* _Work required_:
Answer these questions about the message below:
1. What must already have been done to the backup jobs before this approach can be used?
2. What is the first of the two numbered steps?
3. What value does the code assign to job_start_time?

* _Text_:
■ ■ ■

Hi Patrick,

i did a short search in our documentation how we did this.
If you can start from scratch you can do it like that.
It is required that you have splited your backup jobs before.

1. Disabling all jobs
2. Run job or a bunch of jobs on different days.

To get that automatically we had used that python code i hope it will help you.

----------
 cmd = 'echo "run"|pfexec bconsole |awk \'/[0-9]:/ && /\./ {print $2}\' |grep 
-e "p.oew.de"'
#cmd = 'echo "run"|pfexec bconsole |awk \'/[0-9]:/ && /\./ {print $2}\''
#cmd = 'echo "run"|sudo bconsole |awk \'/[0-9]:/ && /\./ {print $2}\''
bacula_max_full_interval = 30
job_start_time = '18:15:10'
 
from subprocess import *
import re
import datetime
 
p = Popen(cmd, shell=True, stdin=PIPE, stdout=PIPE, stderr=STDOUT, 
close_fds=True)
joblist_global = p.stdout.read()
 
joblist = []
for job in joblist_global.splitlines():
 joblist.append(job)
 
for i in xrange(bacula_max_full_interval):
 # http://docs.python.org/release/2.3/whatsnew/section-slices.html
 # create a number of 'bacula_max_full_interval' partitions of our joblist, 
starting with item 'i'
 job_start_day = (datetime.date.today() + datetime.timedelta(i)).isoformat() 
 for j in joblist[i::bacula_max_full_interval]:
  print 'disable job=' + j
  #print 'run job=' + j + ' level=Full when="' + job_start_day + ' ' + 
job_start_time + '" yes'
 
print
for i in xrange(bacula_max_full_interval):
 # http://docs.python.org/release/2.3/whatsnew/section-slices.html
 # create a number of 'bacula_max_full_interval' partitions of our joblist, 
starting with item 'i'
 job_start_day = (datetime.date.today() + datetime.timedelta(i)).isoformat()

■ ■ ■

* _Material supplied_:

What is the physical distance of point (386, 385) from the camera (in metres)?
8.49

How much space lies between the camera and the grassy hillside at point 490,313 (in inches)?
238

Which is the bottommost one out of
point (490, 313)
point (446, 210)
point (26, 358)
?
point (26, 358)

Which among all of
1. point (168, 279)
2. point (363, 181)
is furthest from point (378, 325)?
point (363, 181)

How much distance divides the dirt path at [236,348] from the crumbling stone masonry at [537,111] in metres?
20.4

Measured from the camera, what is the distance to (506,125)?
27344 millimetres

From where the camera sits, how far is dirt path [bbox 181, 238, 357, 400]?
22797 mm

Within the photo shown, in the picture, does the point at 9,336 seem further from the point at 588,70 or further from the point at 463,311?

■ ■ ■

* _Output for this exercise_:
1. The backup jobs must already have been split.
2. Disabling all jobs.
3. '18:15:10'